Fraud behind Smart Meters
As you can see below by the recent article below, PG&E has still not figured out that THEIR EQUIPMENT IS BEING TAMPERED WITH BY OUTSIDERS! Completely relocated, reconnected ~ altered records to cover up the evidence. CLICK ===> Dear PG&E, Here is evidence of Smart Meter fraud ~ would U like names?
Public anger at PG&E helped sink Prop 16
By Dana Hull
Posted: 06/09/2010 10:49:20 PM PDT
Updated: 06/09/2010 10:49:21 PM PDT
For years, PG&E had a horrible reputation. It fought with environmentalists and local residents over the Diablo Canyon nuclear power plant and was portrayed as a heartless monopoly that knowingly contaminated groundwater in the hit movie “Erin Brockovich.” When that film was released in 2000, PG&E was being blamed for rolling blackouts and California’s energy crisis. The low point for the company came in 2001, when it filed for bankruptcy.

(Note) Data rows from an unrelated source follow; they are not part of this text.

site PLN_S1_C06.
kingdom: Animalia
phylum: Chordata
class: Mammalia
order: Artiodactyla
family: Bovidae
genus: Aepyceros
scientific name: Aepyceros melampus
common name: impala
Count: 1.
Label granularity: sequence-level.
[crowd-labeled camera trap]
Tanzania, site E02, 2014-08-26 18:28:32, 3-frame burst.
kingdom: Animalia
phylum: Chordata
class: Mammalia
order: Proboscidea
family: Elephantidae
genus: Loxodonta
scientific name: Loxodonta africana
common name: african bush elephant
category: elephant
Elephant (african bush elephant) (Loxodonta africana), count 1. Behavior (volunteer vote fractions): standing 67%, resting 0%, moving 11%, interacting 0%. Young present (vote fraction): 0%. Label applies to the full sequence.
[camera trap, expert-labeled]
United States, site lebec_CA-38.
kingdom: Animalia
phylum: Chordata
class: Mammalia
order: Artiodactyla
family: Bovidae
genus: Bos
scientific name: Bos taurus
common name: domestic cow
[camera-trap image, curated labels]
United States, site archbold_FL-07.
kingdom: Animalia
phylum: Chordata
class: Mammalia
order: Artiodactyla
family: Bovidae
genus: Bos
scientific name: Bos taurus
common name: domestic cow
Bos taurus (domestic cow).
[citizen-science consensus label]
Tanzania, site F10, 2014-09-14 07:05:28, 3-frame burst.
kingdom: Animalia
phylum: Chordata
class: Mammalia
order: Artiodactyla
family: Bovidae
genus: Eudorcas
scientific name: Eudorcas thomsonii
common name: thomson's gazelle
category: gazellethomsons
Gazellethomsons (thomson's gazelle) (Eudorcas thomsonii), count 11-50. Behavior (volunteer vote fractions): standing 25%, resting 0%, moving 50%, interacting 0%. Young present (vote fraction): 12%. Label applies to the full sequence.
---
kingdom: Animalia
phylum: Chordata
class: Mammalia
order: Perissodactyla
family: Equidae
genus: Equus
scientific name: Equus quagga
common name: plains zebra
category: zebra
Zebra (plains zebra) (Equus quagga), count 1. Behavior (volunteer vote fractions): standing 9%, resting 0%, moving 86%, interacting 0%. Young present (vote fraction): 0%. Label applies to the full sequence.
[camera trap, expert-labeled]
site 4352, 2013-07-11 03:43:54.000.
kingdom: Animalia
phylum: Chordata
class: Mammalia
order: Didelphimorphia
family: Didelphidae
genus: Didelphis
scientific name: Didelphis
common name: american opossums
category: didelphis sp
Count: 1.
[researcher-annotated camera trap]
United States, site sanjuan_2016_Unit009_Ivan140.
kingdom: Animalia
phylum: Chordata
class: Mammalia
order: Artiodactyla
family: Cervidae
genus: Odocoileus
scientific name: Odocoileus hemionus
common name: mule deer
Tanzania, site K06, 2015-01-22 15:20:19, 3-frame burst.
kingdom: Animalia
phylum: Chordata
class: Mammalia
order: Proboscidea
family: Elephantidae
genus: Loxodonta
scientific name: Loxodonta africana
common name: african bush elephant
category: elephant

Since then, the San Francisco-based utility has worked hard to re-brand itself as a progressive company that is active in the community, passionate about the environment, committed to climate change legislation and compassionate toward its gas and electric customers.
But if Tuesday’s election results are any indication, public anger at PG&E — particularly among its 15 million customers — may be at an all-time high.
California voters rejected Proposition 16 by a 5 point margin, despite the fact that PG&E spent $46 million on a statewide advertising blitz while opponents raised less than $90,000. With 100 percent of precincts reporting, 52.5 percent of the electorate voted No on Proposition 16 while 47.5 percent voted yes.
Proposition 16 called for two-thirds majority support from voters before local governments could form or expand municipal utilities. PG&E said the goal was to give taxpayers a voice if their governments spend public dollars to get into the power business.
But critics said the company was trying to sabotage communities eager to procure greater portions of their power supply from renewable energy sources like wind and solar.
Perhaps most telling about the election outcome is that within PG&E’s vast service territory, which stretches from Bakersfield to the Oregon border, Proposition 16 lost by a far wider margin than it did statewide: 57.9 percent voted no, while 42.1 percent voted yes.
In Fresno County, where there have been widespread complaints about the accuracy of PG&E’s so-called smart meters, 61.1 percent of voters rejected Proposition 16. In Yolo County, which lost a fierce battle with PG&E when it tried to leave PG&E and join the Sacramento Municipal Utility District, 66.3 percent voted no. Santa Cruz, one of the most liberal counties in the state, voted no by 70.2 percent.
PG&E blanketed the state with full-page newspaper ads, radio and television spots and mass mailers. The mailers, one showing a solar panel in a field of flowers, framed the issue as one of taxpayers rights.
But consumer advocates say voters found PG&E’s ads deceptive and were incensed that the utility spent tens of millions of dollars on the campaign. PG&E stresses that the money came from “shareholders,” but the vast majority of revenue is ultimately derived from ratepayers.
“The message from customers is: We don’t like the way you are spending our money,” said Mindy Spatt of the consumer advocacy group TURN, The Utility Reform Network. “PG&E is shooting itself in the foot all over the state. Their smart meter program is a disaster, and they just flushed $46 million. What a colossal waste of money.”
On Wednesday, PG&E declined to answer questions about what appears to be widespread disaffection among its customers.
“Wherever they live, the voters have spoken,” said PG&E spokesperson Katie Romans. “Moving forward, we will continue to focus on our customers, who have always been our No. 1 priority.”
California’s municipal power agencies, including those in Santa Clara, Palo Alto and Alameda, opposed Proposition 16 but were prohibited by law from campaigning against it. That left the work to a ragtag group of activists who spread the word via homemade fliers and videos and small protests.
Dennis Snyder, an accountant in San Jose who is registered as a “decline to state” voter and requested a Republican ballot, said he voted against Prop. 16 because PG&E was “trying to manipulate the vote.”
The city of Santa Clara has its own utility and “there’s nothing wrong with that,” Snyder said. He also said he thinks PG&E “pulled something over on people” with smart meters.
Also fueling anger against PG&E is the utility’s proposal to raise an additional $4.2 billion in revenue over the next three years, a move it says is needed to upgrade aging infrastructure. Consumers have widely blasted the proposal — which, if approved, would lead to higher utility bills — at public hearings.
One Bakersfield resident urged state regulators to cut PG&E executive compensation instead.